There might be a scenario where a parent further out might be a better place to resync than inside? Like does the inner array literal or the outer interpolation get the }? I don't know - but that's a different problem than what we're discussing and I'm willing to cross that bridge when we get there.

+@JohnHamby who understands the madness (the concept of the compiler knowing when to give up). +@cston with whom I discussed recovery options for XML literals in similar situations for countless hours. +@VSadov who helped write the VB scanner and will try to talk us out of my crazy schemes.

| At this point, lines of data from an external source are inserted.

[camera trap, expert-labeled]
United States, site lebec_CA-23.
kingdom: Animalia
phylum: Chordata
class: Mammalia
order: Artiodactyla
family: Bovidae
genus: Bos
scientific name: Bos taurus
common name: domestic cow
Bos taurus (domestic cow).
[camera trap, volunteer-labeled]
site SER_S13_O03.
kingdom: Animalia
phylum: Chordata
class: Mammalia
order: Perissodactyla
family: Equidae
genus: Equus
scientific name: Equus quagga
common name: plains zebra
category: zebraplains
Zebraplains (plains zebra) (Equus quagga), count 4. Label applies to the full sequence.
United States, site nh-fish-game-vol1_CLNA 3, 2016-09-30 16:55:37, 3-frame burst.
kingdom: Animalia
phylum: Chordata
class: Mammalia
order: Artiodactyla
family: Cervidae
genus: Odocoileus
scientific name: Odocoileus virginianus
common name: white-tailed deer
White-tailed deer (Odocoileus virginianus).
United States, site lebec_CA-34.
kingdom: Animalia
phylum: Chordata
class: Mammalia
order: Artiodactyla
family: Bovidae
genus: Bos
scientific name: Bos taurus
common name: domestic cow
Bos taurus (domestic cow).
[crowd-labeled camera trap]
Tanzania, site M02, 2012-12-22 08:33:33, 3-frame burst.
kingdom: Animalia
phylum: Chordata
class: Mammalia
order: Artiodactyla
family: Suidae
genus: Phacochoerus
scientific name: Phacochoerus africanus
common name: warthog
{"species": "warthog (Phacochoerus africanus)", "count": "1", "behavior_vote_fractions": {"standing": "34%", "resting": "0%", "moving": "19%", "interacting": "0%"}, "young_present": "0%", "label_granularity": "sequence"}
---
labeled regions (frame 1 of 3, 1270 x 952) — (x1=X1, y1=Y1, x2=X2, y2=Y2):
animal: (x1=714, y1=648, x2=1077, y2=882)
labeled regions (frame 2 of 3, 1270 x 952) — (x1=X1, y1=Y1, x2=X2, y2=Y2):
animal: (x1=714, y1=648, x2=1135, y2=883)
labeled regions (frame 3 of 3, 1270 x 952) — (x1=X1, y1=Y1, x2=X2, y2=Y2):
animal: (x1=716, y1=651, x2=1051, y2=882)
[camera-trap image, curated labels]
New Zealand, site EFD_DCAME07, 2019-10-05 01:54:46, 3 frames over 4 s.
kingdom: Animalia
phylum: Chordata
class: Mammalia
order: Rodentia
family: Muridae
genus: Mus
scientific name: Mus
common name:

ljw1004 commented 9 years ago

Anthony, from what you've said, this is a regression bug. VS2013 had great error recovery.

vs2013

vs2015

AnthonyDGreen commented 9 years ago

Regression! You've said the magic word!

Though I think the interpolated string issues you describe are more common, likely, a regression is also quite serious. Luckily, I think we'll be able to come up with a solution that heals two birds with one song. Great follow-up!

AdamSpeight2008 commented 9 years ago

@AnthonyDGreen From your description then I mean Lexical, the stage after parsing raw characters.

Also regrading the Regression, is that VS2013 with / without Roslyn?

jbparker commented 9 years ago

Just want to add support for this change / fix as well. Interpolated strings are a fantastic feature of the language, but this is causing some challenges on our team internally since we've fanatically adopted them in favor of String.Format. Would also love to see this addressed on Update 1 / optional patch.